▸ **WHAT YOU SHOULD DO**:
Without the pictures, return all of the material exactly as written.

▸ **AVAILABLE DATA**:
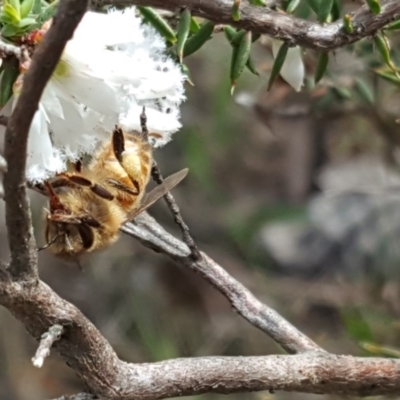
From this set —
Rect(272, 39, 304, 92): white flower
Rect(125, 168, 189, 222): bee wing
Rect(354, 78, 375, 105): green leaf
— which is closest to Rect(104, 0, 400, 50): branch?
Rect(272, 39, 304, 92): white flower

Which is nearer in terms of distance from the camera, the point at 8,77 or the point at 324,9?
the point at 8,77

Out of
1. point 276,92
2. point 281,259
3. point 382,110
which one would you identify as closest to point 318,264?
point 281,259

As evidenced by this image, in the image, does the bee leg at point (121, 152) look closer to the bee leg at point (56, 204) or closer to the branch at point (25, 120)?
the bee leg at point (56, 204)

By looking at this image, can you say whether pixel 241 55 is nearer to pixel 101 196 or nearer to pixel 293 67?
pixel 293 67

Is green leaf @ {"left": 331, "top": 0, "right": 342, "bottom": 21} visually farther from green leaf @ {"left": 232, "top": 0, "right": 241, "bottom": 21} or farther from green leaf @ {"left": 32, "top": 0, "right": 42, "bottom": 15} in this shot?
green leaf @ {"left": 32, "top": 0, "right": 42, "bottom": 15}

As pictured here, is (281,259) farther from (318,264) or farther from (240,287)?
(240,287)

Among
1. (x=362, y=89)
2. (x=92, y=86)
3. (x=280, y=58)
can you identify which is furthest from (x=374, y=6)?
(x=362, y=89)

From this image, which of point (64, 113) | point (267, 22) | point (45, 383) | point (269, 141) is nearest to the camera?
point (64, 113)

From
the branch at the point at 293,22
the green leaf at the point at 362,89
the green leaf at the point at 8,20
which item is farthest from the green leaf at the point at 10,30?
the green leaf at the point at 362,89
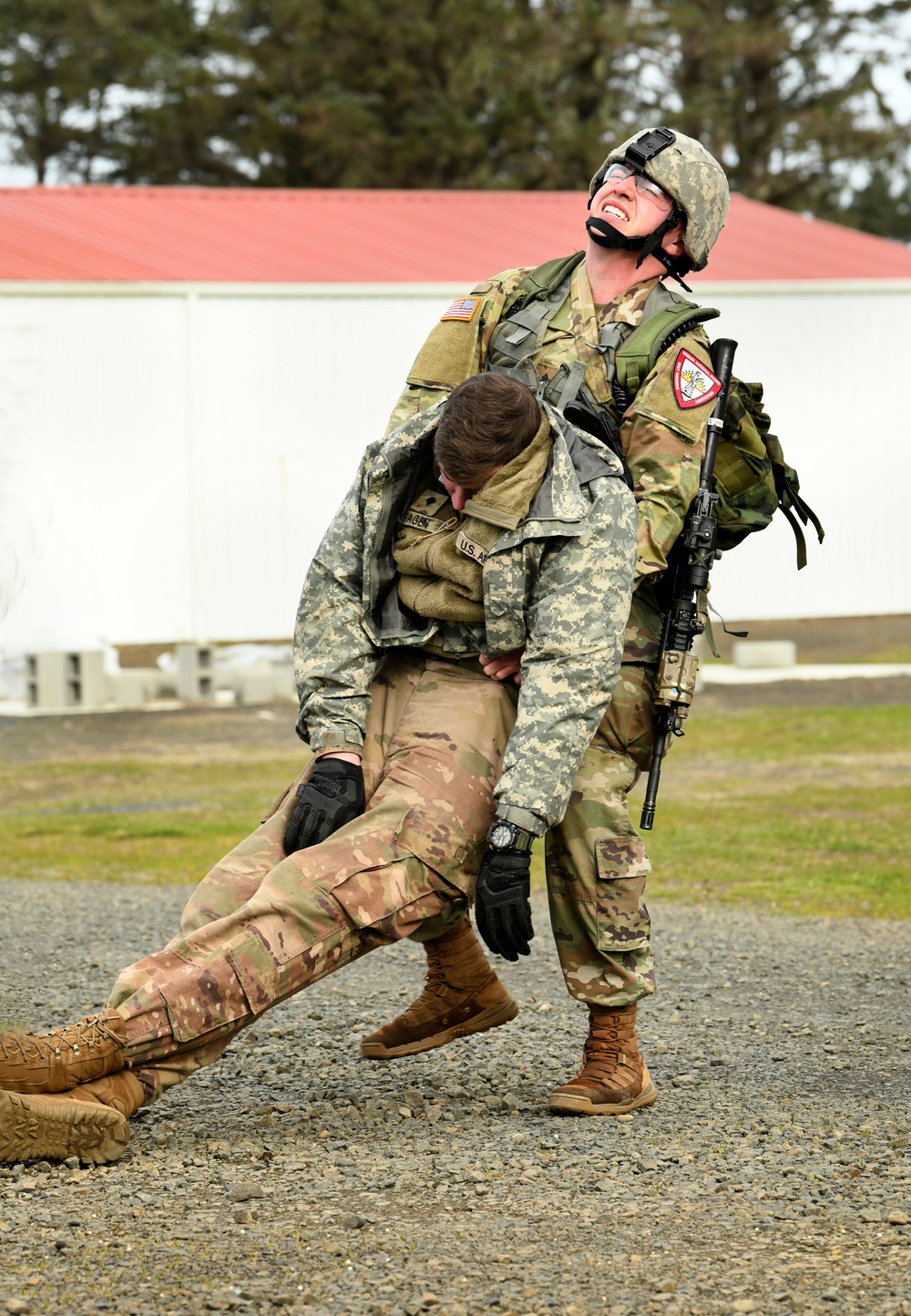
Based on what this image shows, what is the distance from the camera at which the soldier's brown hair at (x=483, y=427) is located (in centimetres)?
385

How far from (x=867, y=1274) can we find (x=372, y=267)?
19052 mm

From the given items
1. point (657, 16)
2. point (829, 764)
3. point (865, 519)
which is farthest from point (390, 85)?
point (829, 764)

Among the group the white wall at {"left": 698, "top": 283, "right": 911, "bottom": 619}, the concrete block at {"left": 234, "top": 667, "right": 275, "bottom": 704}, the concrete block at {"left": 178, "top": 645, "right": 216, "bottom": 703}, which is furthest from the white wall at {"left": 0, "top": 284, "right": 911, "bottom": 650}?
the concrete block at {"left": 234, "top": 667, "right": 275, "bottom": 704}

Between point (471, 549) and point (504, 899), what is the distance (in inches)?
→ 31.4

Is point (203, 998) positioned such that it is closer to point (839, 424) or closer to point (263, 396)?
point (263, 396)

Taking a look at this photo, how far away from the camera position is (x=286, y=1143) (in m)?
3.92

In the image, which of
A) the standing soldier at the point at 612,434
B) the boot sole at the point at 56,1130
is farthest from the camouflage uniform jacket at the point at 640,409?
the boot sole at the point at 56,1130

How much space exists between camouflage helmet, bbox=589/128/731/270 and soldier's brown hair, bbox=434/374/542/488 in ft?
2.68

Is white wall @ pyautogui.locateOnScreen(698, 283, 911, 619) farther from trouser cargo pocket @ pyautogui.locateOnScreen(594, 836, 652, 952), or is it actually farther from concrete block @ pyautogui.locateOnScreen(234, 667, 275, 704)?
trouser cargo pocket @ pyautogui.locateOnScreen(594, 836, 652, 952)

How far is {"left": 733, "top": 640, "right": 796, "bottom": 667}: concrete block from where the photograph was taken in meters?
17.0

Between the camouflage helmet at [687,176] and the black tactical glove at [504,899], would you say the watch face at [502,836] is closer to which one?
the black tactical glove at [504,899]

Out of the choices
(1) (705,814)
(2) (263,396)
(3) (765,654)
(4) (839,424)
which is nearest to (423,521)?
(1) (705,814)

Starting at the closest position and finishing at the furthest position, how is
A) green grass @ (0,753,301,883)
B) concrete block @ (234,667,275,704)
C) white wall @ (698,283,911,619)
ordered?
green grass @ (0,753,301,883)
concrete block @ (234,667,275,704)
white wall @ (698,283,911,619)

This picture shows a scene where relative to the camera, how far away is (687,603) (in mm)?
4242
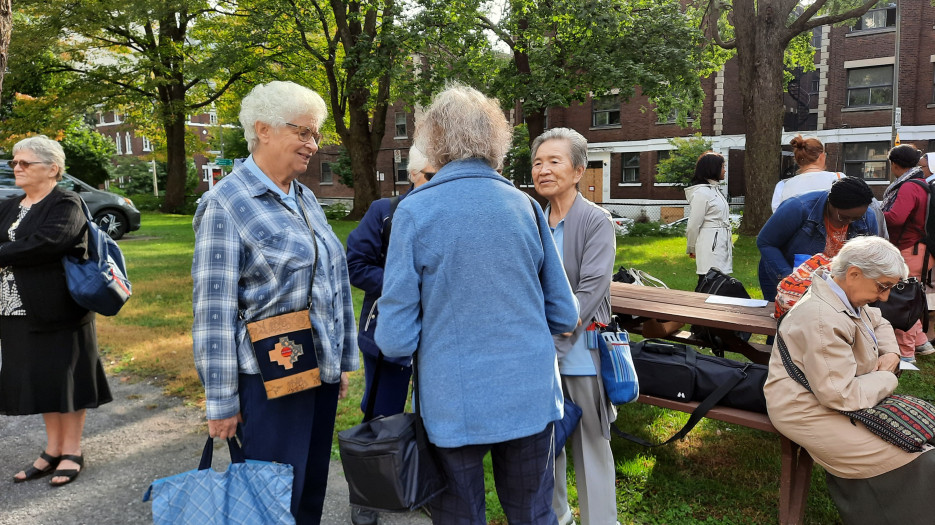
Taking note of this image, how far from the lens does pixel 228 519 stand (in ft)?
Result: 7.24

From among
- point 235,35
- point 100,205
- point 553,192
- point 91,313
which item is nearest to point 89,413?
point 91,313

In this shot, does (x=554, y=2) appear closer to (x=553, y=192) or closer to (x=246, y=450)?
(x=553, y=192)

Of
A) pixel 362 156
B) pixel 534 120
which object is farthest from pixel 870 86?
pixel 362 156

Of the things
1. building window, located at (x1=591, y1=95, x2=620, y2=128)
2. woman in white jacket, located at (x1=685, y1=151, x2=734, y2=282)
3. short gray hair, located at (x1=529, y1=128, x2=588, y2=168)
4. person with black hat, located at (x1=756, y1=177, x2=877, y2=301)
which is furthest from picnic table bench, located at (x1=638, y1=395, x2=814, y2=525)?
building window, located at (x1=591, y1=95, x2=620, y2=128)

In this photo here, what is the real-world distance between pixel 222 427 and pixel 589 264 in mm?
1700

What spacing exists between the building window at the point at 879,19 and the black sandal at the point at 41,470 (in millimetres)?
31235

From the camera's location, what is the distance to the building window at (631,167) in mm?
31500

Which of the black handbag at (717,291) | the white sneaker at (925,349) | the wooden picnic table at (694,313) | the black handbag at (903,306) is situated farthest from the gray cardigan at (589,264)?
the white sneaker at (925,349)

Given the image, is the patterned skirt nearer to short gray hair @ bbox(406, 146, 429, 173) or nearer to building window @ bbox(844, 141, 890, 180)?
short gray hair @ bbox(406, 146, 429, 173)

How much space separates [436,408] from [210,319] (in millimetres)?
897

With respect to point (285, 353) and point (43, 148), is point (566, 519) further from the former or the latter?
point (43, 148)

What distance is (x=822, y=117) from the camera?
28234 millimetres

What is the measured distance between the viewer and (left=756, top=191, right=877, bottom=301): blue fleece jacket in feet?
13.7

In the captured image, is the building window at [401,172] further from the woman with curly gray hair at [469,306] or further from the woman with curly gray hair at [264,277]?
the woman with curly gray hair at [469,306]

▸ **TASK SOLUTION**:
From this set —
Rect(272, 39, 304, 92): white flower
Rect(125, 168, 189, 222): bee wing
Rect(354, 78, 375, 105): green leaf
— which is closest to Rect(104, 0, 400, 50): branch?
Rect(272, 39, 304, 92): white flower

Which is nearer in terms of distance from the camera, the point at 8,77 or the point at 324,9?
the point at 8,77

Out of
1. point 276,92
2. point 281,259
3. point 382,110
which one would you identify as closest to point 318,264?
point 281,259

As evidenced by this image, in the image, does the bee leg at point (121, 152) look closer to the bee leg at point (56, 204) or closer to the branch at point (25, 120)?
the bee leg at point (56, 204)

By looking at this image, can you say whether pixel 241 55 is nearer to pixel 101 196 or nearer to pixel 293 67?
pixel 293 67

Is green leaf @ {"left": 331, "top": 0, "right": 342, "bottom": 21} visually farther from green leaf @ {"left": 232, "top": 0, "right": 241, "bottom": 21} or farther from green leaf @ {"left": 32, "top": 0, "right": 42, "bottom": 15} in this shot?
green leaf @ {"left": 32, "top": 0, "right": 42, "bottom": 15}

As pictured here, is (281,259) farther from (318,264) or farther from (240,287)?
(240,287)

Among
1. (x=362, y=89)
2. (x=92, y=86)
3. (x=280, y=58)
can you identify which is furthest from (x=374, y=6)?
(x=362, y=89)

From this image, which of point (64, 113) | point (267, 22) | point (45, 383) | point (269, 141) is nearest to the camera?
point (64, 113)

From
the branch at the point at 293,22
the green leaf at the point at 362,89
the green leaf at the point at 8,20
which item is farthest from the green leaf at the point at 10,30?
the green leaf at the point at 362,89
Based on what this image shows, what is the distance from the camera at which the soldier's brown hair at (x=483, y=427) is located (in centimetres)?
385

How far from (x=867, y=1274) can we find (x=372, y=267)?
19052 mm

From the given items
1. point (657, 16)
2. point (829, 764)
3. point (865, 519)
which is farthest from point (390, 85)?
point (829, 764)

Among the group the white wall at {"left": 698, "top": 283, "right": 911, "bottom": 619}, the concrete block at {"left": 234, "top": 667, "right": 275, "bottom": 704}, the concrete block at {"left": 178, "top": 645, "right": 216, "bottom": 703}, which is furthest from the white wall at {"left": 0, "top": 284, "right": 911, "bottom": 650}?
the concrete block at {"left": 234, "top": 667, "right": 275, "bottom": 704}

Between point (471, 549) and point (504, 899), what is the distance (in inches)?
→ 31.4

Is point (203, 998) positioned such that it is closer to point (839, 424) or closer to point (263, 396)?
point (263, 396)

Taking a look at this photo, how far away from the camera position is (x=286, y=1143) (in m)?
3.92

In the image, which of
A) the standing soldier at the point at 612,434
B) the boot sole at the point at 56,1130
is farthest from the camouflage uniform jacket at the point at 640,409?
the boot sole at the point at 56,1130

How much space exists between camouflage helmet, bbox=589/128/731/270 and soldier's brown hair, bbox=434/374/542/488 in ft?
2.68

Is white wall @ pyautogui.locateOnScreen(698, 283, 911, 619) farther from trouser cargo pocket @ pyautogui.locateOnScreen(594, 836, 652, 952), or is it actually farther from concrete block @ pyautogui.locateOnScreen(234, 667, 275, 704)?
trouser cargo pocket @ pyautogui.locateOnScreen(594, 836, 652, 952)

How far is {"left": 733, "top": 640, "right": 796, "bottom": 667}: concrete block from where the photograph was taken in meters?
17.0

Between the camouflage helmet at [687,176] and the black tactical glove at [504,899], would you say the watch face at [502,836] is closer to which one?
the black tactical glove at [504,899]

Out of the choices
(1) (705,814)
(2) (263,396)
(3) (765,654)
(4) (839,424)
which is nearest to (423,521)?
(1) (705,814)

Starting at the closest position and finishing at the furthest position, how is
A) green grass @ (0,753,301,883)
B) concrete block @ (234,667,275,704)
C) white wall @ (698,283,911,619)
ordered?
green grass @ (0,753,301,883)
concrete block @ (234,667,275,704)
white wall @ (698,283,911,619)

This picture shows a scene where relative to the camera, how far away is (687,603) (in mm)?
4242
Taking note of this image, how far from the lens does pixel 228 519 stand (in ft)?
Result: 7.24

From among
- point 235,35
- point 100,205
- point 553,192
- point 91,313
which item is nearest to point 89,413?
point 91,313

In this shot, does (x=554, y=2) appear closer to (x=553, y=192) or closer to (x=246, y=450)?
(x=553, y=192)

Of
A) pixel 362 156
B) pixel 534 120
which object is farthest from pixel 870 86?
pixel 362 156

Of the things
1. building window, located at (x1=591, y1=95, x2=620, y2=128)
2. woman in white jacket, located at (x1=685, y1=151, x2=734, y2=282)
3. short gray hair, located at (x1=529, y1=128, x2=588, y2=168)
4. person with black hat, located at (x1=756, y1=177, x2=877, y2=301)
which is furthest from picnic table bench, located at (x1=638, y1=395, x2=814, y2=525)?
building window, located at (x1=591, y1=95, x2=620, y2=128)

In this photo here, what is the real-world distance between pixel 222 427 and pixel 589 264 in mm?
1700

What spacing exists between the building window at the point at 879,19 and the black sandal at the point at 41,470 (in millimetres)?
31235

From the camera's location, what is the distance to the building window at (631,167) in mm?
31500

Which of the black handbag at (717,291) | the white sneaker at (925,349) | the wooden picnic table at (694,313) | the black handbag at (903,306) is situated farthest from the gray cardigan at (589,264)?
the white sneaker at (925,349)

Given the image, is the patterned skirt nearer to short gray hair @ bbox(406, 146, 429, 173) or nearer to building window @ bbox(844, 141, 890, 180)?
short gray hair @ bbox(406, 146, 429, 173)

How much space separates [436,408] from [210,319] (in millimetres)?
897

With respect to point (285, 353) and point (43, 148), is point (566, 519) further from the former or the latter?
point (43, 148)

What distance is (x=822, y=117) from the camera?
28234 millimetres

What is the measured distance between the viewer and (left=756, top=191, right=877, bottom=301): blue fleece jacket in feet?
13.7

In the captured image, is the building window at [401,172] further from the woman with curly gray hair at [469,306] or further from the woman with curly gray hair at [264,277]?
the woman with curly gray hair at [469,306]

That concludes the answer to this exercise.